## QUOTED PASSAGE
— start —

What Is Advertising Law? – Becoming an Advertising Attorney

You come across some aspect of advertising law every day. When you see any form of advert, no matter what channel, it must comply with a strict set of regulations. These parameters govern the form advertising takes, what may and may not be said, and what claims companies can make legally.

As an attorney practicing in this field, you’ll never be short of work to do. You’ll be there to ensure the company is complying with all the current regulations. You’ll also want to keep your clients on the straight and narrow ethically.

Could advertising law be a field that you’d thrive in as a career? In this post, we’ll give you a thorough introduction to the topic so that you can decide for yourself.

The History of Advertising

Advertising ranks amongst the world’s oldest professions. Archeologists have unearthed advertising boards used in Ancient Egypt, for example. Throughout history, ads have formed a vital role in society and cultural interactions.

If you feel that we’re the only generation aggrieved by advertising, you’re wrong. In the 1600s, Charles II outlawed signs that blocked the sun and airflow in London. At that point, advertising had cluttered up the city so much that you couldn’t go two steps without encountering an ad.

It sounds familiar, except now our cluttered advertising space is the internet. The industry is also mostly unregulated.

The United States initially viewed advertising as a form of free speech. The view of advertising only changed in 1976, when the courts made the right to advertise distinct from the right to free speech.

The change allowed governments to start regulating the advertising industry without stepping on civil liberties. The refinement of regulations took another huge step forward, thanks to Valentine v. Christensen, 1942.

The case explored the issue of the exhibition of a submarine for profit. New York City prevented the owner from using flyers to advertise the event. It was a case that struck a nerve.

It eventually ended up in front of the supreme court, and the ruling bolstered the city’s right to impose regulations as they saw fit.

Since then, we’ve been making progress.

Litigators raised another notable case in 1964. What was interesting about this one was that the advert was political and criticized those in public office. It was a tricky case to try because freedom of speech played a significant role in the content.

— end —

## STATED GOAL 1
Please write out the lines of the listing, beginning at the line that contains "When presented with" and stopping after the line that contains "282 centimetres".
The article on advertising law and the listing after it are unrelated material.

## DATA FOR THIS TASK
— start —

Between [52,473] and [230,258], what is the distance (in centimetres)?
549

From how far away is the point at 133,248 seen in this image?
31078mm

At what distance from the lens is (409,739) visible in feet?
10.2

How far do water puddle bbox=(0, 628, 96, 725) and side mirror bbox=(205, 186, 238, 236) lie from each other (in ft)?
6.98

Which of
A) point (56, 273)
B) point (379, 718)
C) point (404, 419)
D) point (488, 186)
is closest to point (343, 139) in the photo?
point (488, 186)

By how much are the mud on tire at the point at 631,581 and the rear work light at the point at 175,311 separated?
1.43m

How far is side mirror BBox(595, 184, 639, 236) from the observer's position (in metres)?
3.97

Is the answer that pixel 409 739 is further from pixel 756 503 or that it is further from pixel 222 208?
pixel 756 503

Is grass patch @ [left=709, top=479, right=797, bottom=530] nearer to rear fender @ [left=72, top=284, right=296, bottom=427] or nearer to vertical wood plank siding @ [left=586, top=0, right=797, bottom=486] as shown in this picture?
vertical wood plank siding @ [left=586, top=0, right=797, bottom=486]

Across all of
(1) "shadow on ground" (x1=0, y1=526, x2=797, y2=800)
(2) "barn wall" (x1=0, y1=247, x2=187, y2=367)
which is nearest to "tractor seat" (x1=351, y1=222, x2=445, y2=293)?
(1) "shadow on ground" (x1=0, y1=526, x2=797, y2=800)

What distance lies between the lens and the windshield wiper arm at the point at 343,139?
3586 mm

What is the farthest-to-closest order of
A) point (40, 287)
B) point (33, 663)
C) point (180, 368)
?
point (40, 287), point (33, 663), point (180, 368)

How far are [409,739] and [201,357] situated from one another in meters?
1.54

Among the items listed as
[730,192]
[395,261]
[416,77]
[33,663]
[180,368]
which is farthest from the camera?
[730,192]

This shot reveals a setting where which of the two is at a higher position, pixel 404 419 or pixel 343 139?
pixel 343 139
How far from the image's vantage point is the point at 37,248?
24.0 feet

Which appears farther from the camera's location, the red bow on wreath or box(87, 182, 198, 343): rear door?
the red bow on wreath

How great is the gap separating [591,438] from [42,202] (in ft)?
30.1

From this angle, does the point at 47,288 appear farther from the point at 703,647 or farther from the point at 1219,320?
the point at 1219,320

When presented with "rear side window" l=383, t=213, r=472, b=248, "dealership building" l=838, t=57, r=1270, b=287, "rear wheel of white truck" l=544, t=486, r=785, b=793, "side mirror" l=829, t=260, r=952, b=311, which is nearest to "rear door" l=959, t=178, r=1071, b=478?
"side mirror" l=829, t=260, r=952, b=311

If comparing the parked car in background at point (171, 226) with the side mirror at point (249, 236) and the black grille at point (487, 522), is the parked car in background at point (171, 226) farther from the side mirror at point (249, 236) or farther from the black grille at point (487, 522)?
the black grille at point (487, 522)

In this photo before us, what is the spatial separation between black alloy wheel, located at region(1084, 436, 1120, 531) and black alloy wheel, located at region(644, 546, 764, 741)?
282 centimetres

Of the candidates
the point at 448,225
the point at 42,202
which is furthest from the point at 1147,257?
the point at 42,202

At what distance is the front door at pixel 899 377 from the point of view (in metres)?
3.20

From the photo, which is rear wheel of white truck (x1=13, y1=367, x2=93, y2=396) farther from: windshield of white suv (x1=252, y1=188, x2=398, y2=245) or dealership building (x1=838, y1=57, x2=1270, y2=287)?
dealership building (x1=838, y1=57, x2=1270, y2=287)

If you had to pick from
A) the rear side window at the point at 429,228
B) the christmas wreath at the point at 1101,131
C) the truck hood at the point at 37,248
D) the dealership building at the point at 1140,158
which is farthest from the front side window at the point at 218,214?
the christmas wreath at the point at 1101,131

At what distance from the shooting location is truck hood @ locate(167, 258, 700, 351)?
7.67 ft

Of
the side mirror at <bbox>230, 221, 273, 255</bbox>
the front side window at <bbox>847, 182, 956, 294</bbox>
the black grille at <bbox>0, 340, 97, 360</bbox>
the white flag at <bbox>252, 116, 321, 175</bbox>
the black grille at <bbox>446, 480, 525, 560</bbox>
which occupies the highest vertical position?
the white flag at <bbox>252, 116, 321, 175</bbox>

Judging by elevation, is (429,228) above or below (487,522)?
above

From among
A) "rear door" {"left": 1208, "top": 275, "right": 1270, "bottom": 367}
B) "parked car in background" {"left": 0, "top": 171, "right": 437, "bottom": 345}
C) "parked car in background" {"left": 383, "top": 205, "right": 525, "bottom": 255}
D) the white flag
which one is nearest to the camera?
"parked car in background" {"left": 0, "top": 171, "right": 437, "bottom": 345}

— end —

## STATED GOAL 2
For the article on advertising law, decide whether each statement agrees with it, answering yes or no and quoting the deciding words: (a) Charles II banned signs in London that blocked the sun and airflow. (b) US courts separated the right to advertise from the right to free speech in 1942. (c) Advertising boards from Ancient Egypt have been found by archeologists.

## FULL RESPONSE 1
When presented with "rear side window" l=383, t=213, r=472, b=248, "dealership building" l=838, t=57, r=1270, b=287, "rear wheel of white truck" l=544, t=486, r=785, b=793, "side mirror" l=829, t=260, r=952, b=311, which is nearest to "rear door" l=959, t=178, r=1071, b=478?
"side mirror" l=829, t=260, r=952, b=311

If comparing the parked car in background at point (171, 226) with the side mirror at point (249, 236) and the black grille at point (487, 522), is the parked car in background at point (171, 226) farther from the side mirror at point (249, 236) or farther from the black grille at point (487, 522)?
the black grille at point (487, 522)

In this photo before us, what is the spatial separation between black alloy wheel, located at region(1084, 436, 1120, 531) and black alloy wheel, located at region(644, 546, 764, 741)?
282 centimetres

## FULL RESPONSE 2
(a) Yes: "In the 1600s, Charles II outlawed signs that blocked the sun and airflow in London."
(b) No: "The view of advertising only changed in 1976, when the courts made the right to advertise distinct from the right to free speech."
(c) Yes: "Archeologists have unearthed advertising boards used in Ancient Egypt"